Google shares fell $19.56, or nearly 4 percent, in extended trading Thursday after the release of results. Earlier, the company finished the regular session at $494.02, up $2.68.

Although Google remains the Internet’s most profitable company, investors have been fretting about signs of decelerating growth amid stiffer competition from Apple Inc., Facebook and Microsoft Corp. On top of those challenges, a showdown over online censorship in China that has muddied Google’s future prospects in the world’s most populous country.

Thursday’s report offered some encouraging news, though.

In a positive sign for the overall economy, marketers were willing to pay more for the online ads that generate virtually all of Google’s income, and people are clicking on the commercial messages more frequently. Those trends provide another indication that more companies and shoppers are feeling a little better as they recover from the worst economic downturn in more than 70 years.

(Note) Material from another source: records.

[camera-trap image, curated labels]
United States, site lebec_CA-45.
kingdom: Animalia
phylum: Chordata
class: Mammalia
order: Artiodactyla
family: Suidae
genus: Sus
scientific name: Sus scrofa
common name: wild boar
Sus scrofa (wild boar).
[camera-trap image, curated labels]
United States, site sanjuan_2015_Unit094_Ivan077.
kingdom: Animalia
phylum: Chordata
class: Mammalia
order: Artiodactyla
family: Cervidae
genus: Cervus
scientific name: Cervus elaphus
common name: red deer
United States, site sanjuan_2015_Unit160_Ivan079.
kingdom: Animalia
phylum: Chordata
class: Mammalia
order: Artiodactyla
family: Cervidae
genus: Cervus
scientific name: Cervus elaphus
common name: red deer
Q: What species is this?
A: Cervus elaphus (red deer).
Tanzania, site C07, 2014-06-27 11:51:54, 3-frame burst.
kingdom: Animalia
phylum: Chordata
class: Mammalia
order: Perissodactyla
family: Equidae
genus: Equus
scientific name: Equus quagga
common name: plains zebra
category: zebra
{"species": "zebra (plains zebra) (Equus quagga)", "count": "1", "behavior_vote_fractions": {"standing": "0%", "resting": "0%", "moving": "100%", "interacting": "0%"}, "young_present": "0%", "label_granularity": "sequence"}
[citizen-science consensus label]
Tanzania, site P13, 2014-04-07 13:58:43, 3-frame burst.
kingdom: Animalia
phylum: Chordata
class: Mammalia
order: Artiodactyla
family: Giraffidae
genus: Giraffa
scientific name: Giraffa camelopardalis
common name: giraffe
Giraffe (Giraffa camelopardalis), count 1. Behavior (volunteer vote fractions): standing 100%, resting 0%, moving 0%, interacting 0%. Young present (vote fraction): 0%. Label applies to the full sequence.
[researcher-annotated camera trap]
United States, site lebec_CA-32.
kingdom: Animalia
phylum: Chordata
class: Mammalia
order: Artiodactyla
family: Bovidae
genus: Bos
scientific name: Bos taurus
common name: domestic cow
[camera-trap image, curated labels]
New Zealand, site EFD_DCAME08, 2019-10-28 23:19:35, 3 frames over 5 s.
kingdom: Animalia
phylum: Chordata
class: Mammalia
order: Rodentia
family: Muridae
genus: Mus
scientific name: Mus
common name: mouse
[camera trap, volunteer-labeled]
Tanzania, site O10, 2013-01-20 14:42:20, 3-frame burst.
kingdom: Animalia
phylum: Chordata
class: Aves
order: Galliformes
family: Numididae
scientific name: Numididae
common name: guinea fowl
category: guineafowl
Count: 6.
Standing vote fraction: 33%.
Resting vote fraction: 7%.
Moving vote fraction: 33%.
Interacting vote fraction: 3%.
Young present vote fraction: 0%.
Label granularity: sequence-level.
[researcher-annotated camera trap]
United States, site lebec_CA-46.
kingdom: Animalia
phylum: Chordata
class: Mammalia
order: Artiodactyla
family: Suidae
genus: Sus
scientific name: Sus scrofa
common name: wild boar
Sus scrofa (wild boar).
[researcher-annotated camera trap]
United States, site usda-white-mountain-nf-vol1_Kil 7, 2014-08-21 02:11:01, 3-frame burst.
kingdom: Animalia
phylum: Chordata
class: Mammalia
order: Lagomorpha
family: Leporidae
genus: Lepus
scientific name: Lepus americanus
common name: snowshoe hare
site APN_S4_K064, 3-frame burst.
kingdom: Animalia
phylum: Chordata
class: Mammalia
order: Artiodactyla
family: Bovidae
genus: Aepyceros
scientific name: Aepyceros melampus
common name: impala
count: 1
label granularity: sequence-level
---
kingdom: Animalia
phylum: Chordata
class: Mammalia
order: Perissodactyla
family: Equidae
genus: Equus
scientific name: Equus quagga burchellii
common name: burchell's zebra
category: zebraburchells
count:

“We are really pleased with the way we are performing in this economy,” Patrick Pichette, Google’s chief financial officer, said during a Thursday conference call with analysts. “That’s why we feel confident about the future.”

Google, which is based in Mountain View, earned $1.84 billion, or $5.71 per share, in the April-June period, up 24 percent from $1.48 billion, or $4.66 per share, a year ago.

If not for expenses covering employee stock compensation, Google said it would have made $6.45 per share. That figure was below the average estimate of $6.52 per share among analysts polled by Thomson Reuters.

Revenue climbed 24 percent to $6.82 billion, from $5.52 billion a year earlier. After subtracting commissions paid to its ad partners, Google’s revenue stood at $5.09 billion _ about $10 million above analyst projections.

In another key figure watched closely by investors, the number of revenue-generating clicks on Google’s ads in the second quarter increased 15 percent from the same time last year. The gain is in the same range as the increases in the past year.

The average price per ad click in the second quarter edged up 4 percent from last year, but it’s slower than the growth seen during the previous two quarters.

After clamping down on its costs most of last year, Google has been spending more freely because management believes the U.S. economy is steadily rebounding, with electronic commerce and the rest of the technology sector leading the charge.

Google has brought in nearly 2,000 employees during the first half of this year, through both recruitment and a flurry of mostly small acquisitions. The company’s spending on data centers and other projects known as capital expenditures totaled $476 million, more than tripling from the same time last year.

Pichette said the company plans to continue investing in more employees and technology as it tries to position itself to take advantage of an improving economy.

To help pay for its ambitions, Google said Thursday that it will take on significant debt for the first time in its six years as a public company, even though it has $30 billion in cash. The company’s board of directors approved a plan to borrow up to $3 billion on the premise that the returns on Google’s investments will be higher than its borrowing costs.